(Task description)
Can you copy out every one of the entries below word for word, with no changes?

(Supplied records)
▬▬▬
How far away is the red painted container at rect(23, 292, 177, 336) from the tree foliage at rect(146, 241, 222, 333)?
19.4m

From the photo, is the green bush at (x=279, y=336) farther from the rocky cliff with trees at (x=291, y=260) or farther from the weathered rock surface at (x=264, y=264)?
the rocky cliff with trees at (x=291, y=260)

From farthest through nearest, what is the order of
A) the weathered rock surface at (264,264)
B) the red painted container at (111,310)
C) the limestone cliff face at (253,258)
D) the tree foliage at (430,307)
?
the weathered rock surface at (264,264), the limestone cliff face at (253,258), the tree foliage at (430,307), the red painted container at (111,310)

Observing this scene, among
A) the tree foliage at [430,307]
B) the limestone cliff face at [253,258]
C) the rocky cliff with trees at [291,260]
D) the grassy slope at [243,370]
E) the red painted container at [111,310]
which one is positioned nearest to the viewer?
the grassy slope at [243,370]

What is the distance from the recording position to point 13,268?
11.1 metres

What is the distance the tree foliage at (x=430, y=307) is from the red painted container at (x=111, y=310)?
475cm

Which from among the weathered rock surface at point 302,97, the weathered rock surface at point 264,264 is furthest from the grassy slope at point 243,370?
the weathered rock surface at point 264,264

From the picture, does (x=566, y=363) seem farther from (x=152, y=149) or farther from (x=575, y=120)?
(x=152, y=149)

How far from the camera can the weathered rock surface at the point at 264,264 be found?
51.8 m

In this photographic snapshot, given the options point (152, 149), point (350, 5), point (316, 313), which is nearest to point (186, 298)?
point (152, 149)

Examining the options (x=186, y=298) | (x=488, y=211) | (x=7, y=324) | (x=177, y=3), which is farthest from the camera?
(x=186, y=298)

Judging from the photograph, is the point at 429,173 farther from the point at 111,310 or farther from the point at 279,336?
▬▬▬
(Solution to the exercise)
How far away is the red painted container at rect(23, 292, 177, 336) from the tree foliage at rect(146, 241, 222, 333)?
19.4m

From the photo, is the green bush at (x=279, y=336) farther from the rocky cliff with trees at (x=291, y=260) or farther from the weathered rock surface at (x=264, y=264)?
the rocky cliff with trees at (x=291, y=260)

From farthest through nearest, what is the order of
A) the weathered rock surface at (264,264)
B) the red painted container at (111,310)
C) the limestone cliff face at (253,258)
D) the tree foliage at (430,307)
?
the weathered rock surface at (264,264), the limestone cliff face at (253,258), the tree foliage at (430,307), the red painted container at (111,310)

Observing this scene, among
A) the tree foliage at [430,307]
B) the limestone cliff face at [253,258]
C) the rocky cliff with trees at [291,260]
D) the grassy slope at [243,370]
E) the red painted container at [111,310]
which one is positioned nearest to the viewer?
the grassy slope at [243,370]

What is the distance from the recording position to point 13,268?
11.1 metres

What is the distance the tree foliage at (x=430, y=307) is from the red painted container at (x=111, y=310)?
475cm

Which from among the weathered rock surface at point 302,97, the weathered rock surface at point 264,264 is furthest from the grassy slope at point 243,370?
the weathered rock surface at point 264,264

From the picture, does (x=566, y=363) seem farther from (x=152, y=149) or farther from (x=575, y=120)?
(x=152, y=149)

How far from the camera can the weathered rock surface at the point at 264,264 be found?
51.8 m

In this photographic snapshot, given the options point (152, 149), point (350, 5), point (316, 313), which is nearest to point (186, 298)?
point (152, 149)

Examining the options (x=186, y=298) | (x=488, y=211) | (x=7, y=324) | (x=177, y=3), which is farthest from the camera?
(x=186, y=298)

Judging from the photograph, is the point at 429,173 farther from the point at 111,310 or farther from the point at 279,336?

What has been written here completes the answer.